The researchers actually stumbled on this discovery while slogging through the rainforests of Indonesia's Sulawesi Island one night. One of the scientists grabbed what he thought was a male frog; however, he soon found out how wrong he was. He wasn't only holding a female frog, but was also juggling dozens of slippery, newborn tadpoles.
"Almost all frogs in the world-more than 6,000 species-have external fertilization, where the male grips the female in amplexus and releases sperm as the eggs are released by the female," said Jim McGuire, the researcher who discovered the female frog, in a news release. "But there are lots of weird modifications to this standard mode of mating. This new frog is one of only 10 or 12 species that has involved internal fertilization, and of those, it is the only one that gives birth to tadpoles as opposed to froglets or laying fertilized eggs."
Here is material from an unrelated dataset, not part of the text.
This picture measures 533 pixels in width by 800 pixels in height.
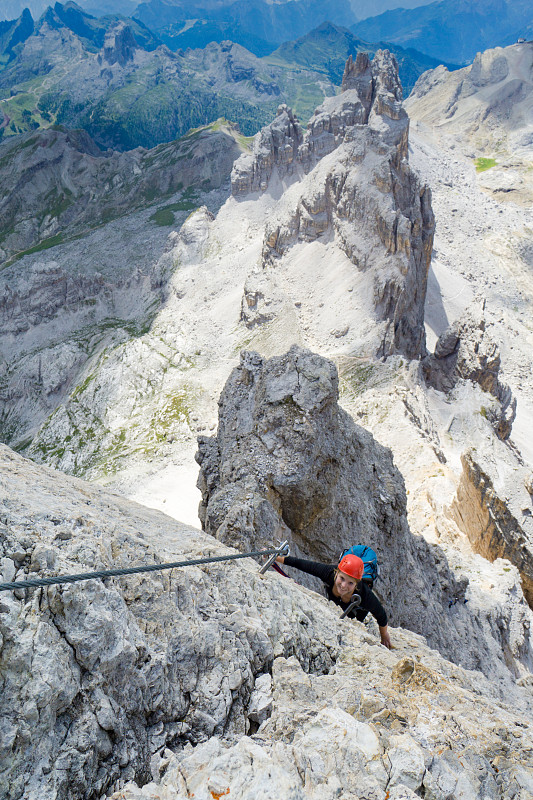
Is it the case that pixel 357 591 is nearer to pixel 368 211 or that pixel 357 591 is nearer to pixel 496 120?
pixel 368 211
Frogs have evolved an amazing array of reproductive methods. Usually, though, male frogs fertilize eggs after the female lays them. Yet other species have evolved ways to fertilize eggs within the female's body. While internal fertilization is rare, though, there are other bizarre reproductive variations that frogs have evolved; some carry eggs in pouches on their back, and two known (and now extinct) species of female gastric brooding frogs were famous for swallowing their fertilized eggs and brooding them in their stomachs.
The new species of frog, though, seems to prefer to give birth to tadpoles in small pools or seeps located away from streams, possibly to avoid larger fanged frogs hanging out along the stream. There is even some evidence that the males may guard the tadpoles.
The findings are published in the journal PLOS One.